In musical terms, truly great talent manifests itself early and usually gets spotted and nurtured. I’m thinking of artistes such as Stevie Wonder (or Little Stevie Wonder as he was when he had his first hit aged 12), Amy Winehouse and Adele. You could add a thousand singers or performers of your choice.
In statistical terms, the chance of a similarly-great singer remaining undiscovered into their twenties – let alone thirties or forties – is infinitesimal.
In football, you could cite the likes of Pele, Messi, Ronaldo – or even our home grown David Beckham or Gareth Bale.
I’m now at last coming to the subject of today’s post – writing.
The process of creative writing is a strange and wonderful thing. Almost always it is a solitary practice. A weird mix of invention, imagination and sheer slog. But in other ways it is no so very different to other pastimes.
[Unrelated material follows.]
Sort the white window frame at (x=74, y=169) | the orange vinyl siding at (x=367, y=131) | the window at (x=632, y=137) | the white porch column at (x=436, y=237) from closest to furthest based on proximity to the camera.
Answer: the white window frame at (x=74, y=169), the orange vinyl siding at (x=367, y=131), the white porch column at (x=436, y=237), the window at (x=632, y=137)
Some great writers – presumably, because I don’t know any personally myself – are born that way. If asked to develop one side of an argument on paper (it wouldn’t matter which one) they could probably do it naturally better than you or me. Similarly, if asked to describe a room, or feelings, or report upon a meeting or concert, they could do it better than most.
Then we can add in the ’10,000 hours’ factor. Without doubt, the development of ability in the skill of writing comes from practice and then more practice. Scriptwriting is not called a craft for nothing. The plotting and the structure of a film or play – an aspect as important as the innate quality of the writing – can come from inspiration, but it can also come just as often from applying hard-earned experience and the writer’s knowledge and understanding of the technicalities that go to make things ‘work’.
I don’t know these things for sure because I don’t read that many books from cover to cover, but I suspect that critics (both professional and amateur) would testify that you can be a greater writer but poor at plotting – just as you can come up with great storylines but be plodding creator of writing or dialogue. As someone once wrote somewhere, any young subaltern could have dabbled in schoolboy doggerel – and then ended up in the Western Front trenches – but that doesn’t necessarily of itself qualify him as a WW1 war poet, let alone a great one.
So let’s be honest about these things.
Some writers are born great, or are given a facility with words that perhaps – in another time and place – would have been the equivalent of Lionel Messi’s skill with a pig’s-bladder sphere. They write because it’s a wonderful form of expression and (they cannot help it) they’re good at it.
Just like the embryo Amy Winehouses or Adeles of the music world, almost certainly those writers of greatest quality will get ‘spotted’ by literary agents or publishers and become part of the ‘writing establishment’.
Most of the rest of us will be scrabbling around in the dust. Whether this is just because that’s all we’re good for, or because we ‘haven’t been discovered yet’, we may never know.
As Ros Barber points out in her piece, statistically, as a route to security and great wealth/luxury, writing – just like acting – is well down the list of career opportunities whose percentage chances are worth taking.
Being bombarded regularly in the media with the latest doings of J.K. Rowling or E.L. James (Fifty Shades of Grey) within their Sunday Times Rich List entries dangling around their necks … or having opportunities to read about or witness the great Hollywood stars as they sashay down the Awards red carpets … does little to detract from the gruesome fact that (what shall we say?) 98% of writers and actors barely scratch a living at their vocational craft or trade.
Most of us who sit at a computer screen banging away on our keyboards – being ordinary mortals – accepted long ago that wealth and celebrity was beyond our reach at the pastime. We’re just doing it because we have a compulsion to record our thoughts or daily lives.
That’s quite different from being good at it, of course. Not that this stops us putting it out on the internet, along with the other 10 billion sad souls doing likewise. We do it because we can.